Heat the nut and then hold an ice cube to the bolt, if it can be managed.
Liquify it!
Needs one more step-
Thermobaric lance, captioned “fuck this, and whatever you’re attached to, as well as the ground beneath you”
I taught the neighbor kid the trick of loosening a stuck lug nut on a flat tire by using a cross-shaped tire iron. You set the correct socket on the nut, rest the axle-end of the tire iron on the same-height jack, and stomp on one the tire iron’s arms until the nut squeals.
I have some ugly, old galvanized drain pip from the crawlspace just to use as cheater bars.
Am I the only one that uses phosphoric acid/Diet Coke for rust removal?
Naval jelly?
Seems extreme.

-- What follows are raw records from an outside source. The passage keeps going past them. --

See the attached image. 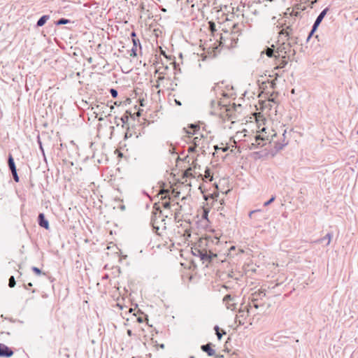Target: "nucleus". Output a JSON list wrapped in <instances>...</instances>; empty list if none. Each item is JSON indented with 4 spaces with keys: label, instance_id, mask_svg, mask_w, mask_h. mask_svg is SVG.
Here are the masks:
<instances>
[{
    "label": "nucleus",
    "instance_id": "f257e3e1",
    "mask_svg": "<svg viewBox=\"0 0 358 358\" xmlns=\"http://www.w3.org/2000/svg\"><path fill=\"white\" fill-rule=\"evenodd\" d=\"M282 42L278 46L275 55V58L281 57L282 59H287L292 60L296 55V51L292 48V43H296V38L293 41H285L284 38L282 39Z\"/></svg>",
    "mask_w": 358,
    "mask_h": 358
},
{
    "label": "nucleus",
    "instance_id": "f03ea898",
    "mask_svg": "<svg viewBox=\"0 0 358 358\" xmlns=\"http://www.w3.org/2000/svg\"><path fill=\"white\" fill-rule=\"evenodd\" d=\"M249 313L250 310L248 306H243V304H242L239 309L238 314L236 315V322H238L239 325H243L246 318L249 316Z\"/></svg>",
    "mask_w": 358,
    "mask_h": 358
},
{
    "label": "nucleus",
    "instance_id": "7ed1b4c3",
    "mask_svg": "<svg viewBox=\"0 0 358 358\" xmlns=\"http://www.w3.org/2000/svg\"><path fill=\"white\" fill-rule=\"evenodd\" d=\"M223 303L227 309L234 310L236 308L237 299L234 296L227 294L223 298Z\"/></svg>",
    "mask_w": 358,
    "mask_h": 358
},
{
    "label": "nucleus",
    "instance_id": "20e7f679",
    "mask_svg": "<svg viewBox=\"0 0 358 358\" xmlns=\"http://www.w3.org/2000/svg\"><path fill=\"white\" fill-rule=\"evenodd\" d=\"M195 251L198 253L202 260L211 261L214 257L217 256L216 254H214L210 250H207L205 248L199 250L195 249Z\"/></svg>",
    "mask_w": 358,
    "mask_h": 358
},
{
    "label": "nucleus",
    "instance_id": "39448f33",
    "mask_svg": "<svg viewBox=\"0 0 358 358\" xmlns=\"http://www.w3.org/2000/svg\"><path fill=\"white\" fill-rule=\"evenodd\" d=\"M292 34V28L291 26H287L285 29H282L279 33V37L280 39L285 38V41H293V38L290 37Z\"/></svg>",
    "mask_w": 358,
    "mask_h": 358
},
{
    "label": "nucleus",
    "instance_id": "423d86ee",
    "mask_svg": "<svg viewBox=\"0 0 358 358\" xmlns=\"http://www.w3.org/2000/svg\"><path fill=\"white\" fill-rule=\"evenodd\" d=\"M255 141L257 145H258L259 148L264 146L267 142H270L268 138L265 136L263 134L256 135L255 136Z\"/></svg>",
    "mask_w": 358,
    "mask_h": 358
},
{
    "label": "nucleus",
    "instance_id": "0eeeda50",
    "mask_svg": "<svg viewBox=\"0 0 358 358\" xmlns=\"http://www.w3.org/2000/svg\"><path fill=\"white\" fill-rule=\"evenodd\" d=\"M13 355V350L4 344L0 343V357H10Z\"/></svg>",
    "mask_w": 358,
    "mask_h": 358
},
{
    "label": "nucleus",
    "instance_id": "6e6552de",
    "mask_svg": "<svg viewBox=\"0 0 358 358\" xmlns=\"http://www.w3.org/2000/svg\"><path fill=\"white\" fill-rule=\"evenodd\" d=\"M328 10V8H326L319 14L313 24V31H315L317 30L318 26L324 19Z\"/></svg>",
    "mask_w": 358,
    "mask_h": 358
},
{
    "label": "nucleus",
    "instance_id": "1a4fd4ad",
    "mask_svg": "<svg viewBox=\"0 0 358 358\" xmlns=\"http://www.w3.org/2000/svg\"><path fill=\"white\" fill-rule=\"evenodd\" d=\"M211 345L212 344L210 343L201 346V350L206 352L209 357H212L215 355V351L212 348Z\"/></svg>",
    "mask_w": 358,
    "mask_h": 358
},
{
    "label": "nucleus",
    "instance_id": "9d476101",
    "mask_svg": "<svg viewBox=\"0 0 358 358\" xmlns=\"http://www.w3.org/2000/svg\"><path fill=\"white\" fill-rule=\"evenodd\" d=\"M38 224H39V226H41V227L45 228V229H49V222L45 219L44 214L43 213H40L38 215Z\"/></svg>",
    "mask_w": 358,
    "mask_h": 358
},
{
    "label": "nucleus",
    "instance_id": "9b49d317",
    "mask_svg": "<svg viewBox=\"0 0 358 358\" xmlns=\"http://www.w3.org/2000/svg\"><path fill=\"white\" fill-rule=\"evenodd\" d=\"M266 296L265 291L255 292L252 294L250 300L252 301H257Z\"/></svg>",
    "mask_w": 358,
    "mask_h": 358
},
{
    "label": "nucleus",
    "instance_id": "f8f14e48",
    "mask_svg": "<svg viewBox=\"0 0 358 358\" xmlns=\"http://www.w3.org/2000/svg\"><path fill=\"white\" fill-rule=\"evenodd\" d=\"M204 138L203 135L201 134L199 136H195L193 139V143L195 146L204 147Z\"/></svg>",
    "mask_w": 358,
    "mask_h": 358
},
{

I thought you were supposed to consult a doctor after four hours, and go from there.
Depending on how much threads are exposed I’ve screwed another nut on the bolt to protect the thread then beat it with a big-ass hammer to loosen it. Sometimes works, sometimes just feels good to whack the bastard.
Water was included in this video only as a ‘middle finger’ response to viewers who insisted that water was better than the oil penetrants that were presented in a previous Project Farm video, with the aforementioned clueless reviewers describing oil-based penetrants as “snake oil”. This latest video was going to happen anyway. The penetrant head-to-head competition presented in these two videos weeded out those from the running and the top performers will go head-to-head in a third video. Water is nowhere to be found.
Well, that makes a bit more sense then.
99% of the time you would have been right. No shortage of useless click-bait YT vids.
Yes, sample size way too small here. Doing some quick power calculations if he wants to identify a difference between water and gibbs with a probability of 80% he needs to turn at least 9 nuts each. If he wants to find a difference between freeall and water he needs to turn 20 nuts each.
I just became an Old. Thanks for the advice.